Bob Herbert exemplifies hard-hitting, unabashed opinion column writing. This column is so very much on the mark, it makes pieces written by other columnists seem trivial.

Gee, I wonder why, if you have a black man running for high public office — say, Barack Obama or Harold Ford — the opposition feels compelled to run low-life political ads featuring tacky, sexually provocative white women who have no connection whatsoever to the black male candidates.

That sets the stage, as it were. Why, I wondered, when the McCain campaign run the infamous celebrity ad this past week, did they choose Britney and Paris? Why not Angeline, or Brad?

Now, from the hapless but increasingly venomous McCain campaign, comes the slimy Britney Spears and Paris Hilton ad. The two highly sexualized women (both notorious for displaying themselves to the paparazzi while not wearing underwear) are shown briefly and incongruously at the beginning of a commercial critical of Mr. Obama.
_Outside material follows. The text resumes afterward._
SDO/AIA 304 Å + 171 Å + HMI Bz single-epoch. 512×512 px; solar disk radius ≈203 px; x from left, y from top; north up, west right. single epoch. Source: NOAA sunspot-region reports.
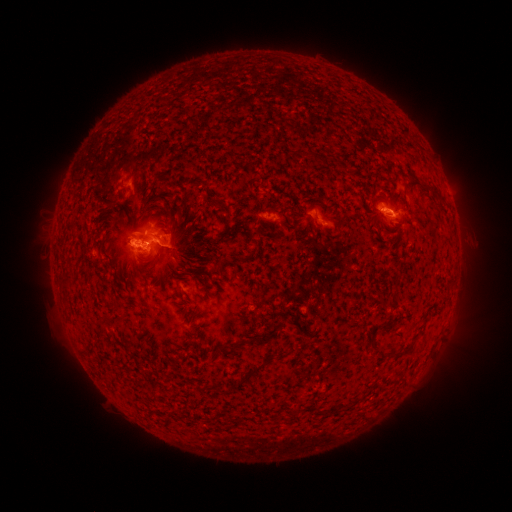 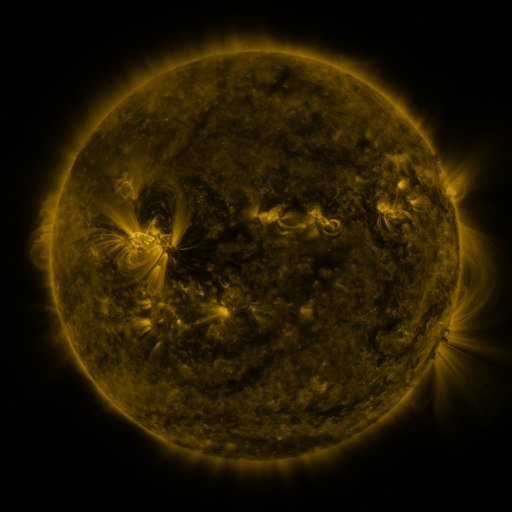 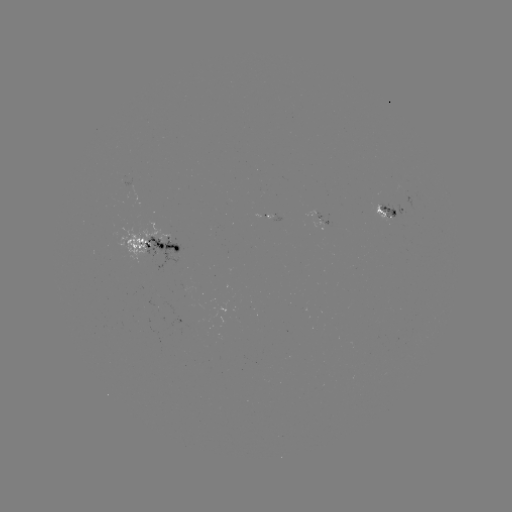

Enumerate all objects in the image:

The Republican National Committee targeted Harold Ford with a similarly disgusting ad in 2006 when Mr. Ford, then a congressman, was running a strong race for a U.S. Senate seat in Tennessee. The ad, which the committee described as a parody, showed a scantily clad woman whispering, “Harold, call me.”

That ad helped Ford lose; it was despicable.

Both ads were foul, poisonous and emanated from the upper reaches of the Republican Party. (What a surprise.) Both were designed to exploit the hostility, anxiety and resentment of the many white Americans who are still freakishly hung up on the idea of black men rising above their station and becoming sexually involved with white women.

Consciously, or subconsciously, that is the fear that is being addressed: uppity black men taking white women sexually.

Mr. Obama has to endure these grotesque insults with a smile and heroic levels of equanimity. The reason he has to do this — the sole reason — is that he is black.

If he complains, he'll come across as a whiner, be charged with inventing slights, with not addressing important issues.

Whatever you think about Barack Obama, he does not want the race issue to be front and center in this campaign. Every day that the campaign is about race is a good day for John McCain. So I guess we understand Mr. McCain’s motivation.

Nevertheless, it’s frustrating to watch John McCain calling out Barack Obama on race. Senator Obama has spoken more honestly and thoughtfully about race than any other politician in many years. Senator McCain is the head of a party that has viciously exploited race for political gain for decades.

He’s obviously more than willing to continue that nauseating tradition.